Pero en el siglo XXI, aludiendo a la experiencia mexicana –lo mismo ocurre en otras latitudes-, y sin soslayar evidencia empírica y narraciones científicas que aluden a la complejidad del mundo moderno, el caso de la salud mental ocupa un lugar central en la cotidianidad. No en vano, por ejemplo, en el 2012 se registraron aumentos en las cuotas de los hospitales psiquiátricos hasta de mil por ciento, lo que se relacionaba estrechamente con el crecimiento exponencial de la demanda. Asimismo, un año después, en el 2013, se informaba por varias fuentes que al crecimiento de la violencia le correspondía un aumento del 30% en el número de enfermedades mentales. Se alude al secuestro y el crecimiento de las adicciones, relacionadas con la depresión, lo que se manifiesta entre otras cosas en la mayor prevalencia del suicidio. Por ejemplo, la población rural en el Producto Interno Bruto ha caído, sin embargo en lo que hace a la tasa de suicidio, mantiene una tendencia en absolutos y relativos que no corresponde con su caída poblacional. Es decir, que hay un problema agudo que está manifestándose en esta situación. Por cierto, un medio de suicidio en incremento en la población rural e indígena es la ingesta de agrotóxicos (folidol, glifosato), de ahí la certeza y paradoja de cuando se señala que lo que daña Monsanto, lo cura Bayer (Bayer, sin ironías, compraba lotes de mujeres en Auschwitz, para experimentos, cf. “https://www.radiojai.com/index.php/2020/01/30/40232/cuando-bayer-compraba-lotes-de-mujeres-en-auschwitz/, esa historia propia del “huevo de la serpiente”).

= DATOS PROPORCIONADOS =
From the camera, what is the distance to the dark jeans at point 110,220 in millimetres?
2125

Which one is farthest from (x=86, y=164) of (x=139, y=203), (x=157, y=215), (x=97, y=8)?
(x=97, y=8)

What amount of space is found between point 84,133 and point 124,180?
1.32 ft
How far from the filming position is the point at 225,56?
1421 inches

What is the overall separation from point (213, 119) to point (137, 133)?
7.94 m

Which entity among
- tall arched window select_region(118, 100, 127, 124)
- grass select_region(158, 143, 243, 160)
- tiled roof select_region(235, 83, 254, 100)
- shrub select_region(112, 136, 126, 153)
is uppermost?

= ANÁLISIS DEL MATERIAL =
[a] Según el texto sobre la salud mental en México, ¿qué aumento en el número de enfermedades mentales se atribuyó en 2013 al crecimiento de la violencia?
[b] Prosigue el texto sobre la salud mental en México desde su última oración.

= RESPUESTAS =
[a] Un aumento del 30%.

[b]
En tiempos recientes la Organización Mundial de la Salud (OMS) señala que el estrés afecta a 75% de los trabajadores —subrayemos eso, los trabajadores, así como no ignoremos el aumento exponencial en los últimos años del consumo de clonazepam (y de ansiolíticos en general)—, que se decanta en un 25% de los infartos ligados a este mal: diabetes, hipertensión arterial, ansiedad, depresión, falta de apetito sexual, cansancio; aproximadamente el 15% de las consultas médicas están relacionadas con el estrés. La Organización Mundial de la Salud planteaba que en 2020 el estrés sería la segunda causa de padecimiento en el mundo. Todo esto cuando nos alcanzó la pandemia, con diabetes, hipertensión arterial, ansiedad, depresión, y con un almanaque al que queremos darle vuelta.
Es decir, la pandemia no conoce fronteras, las afecciones mentales tampoco. En su recorrido desbordan los muros de los espacios laborales, tocan a la gente del sector informal, se introducen y penetran en las dinámicas ordinarias en los hogares, en los mercados; hacen surcos en las zonas rurales e indígenas. El encierro es para salvar vidas, pero también daña la vida. La respuesta en el siglo XXI no puede ser solamente biológica. Al lado de los epidemiólogos y virólogos, con ellos, es necesaria la presencia de psicólogos, economistas, sociólogos, en un espacio dialógico amplio y productivo. La mirada parcial entrecierra otras posibles rutas para encarar los impactos del virus.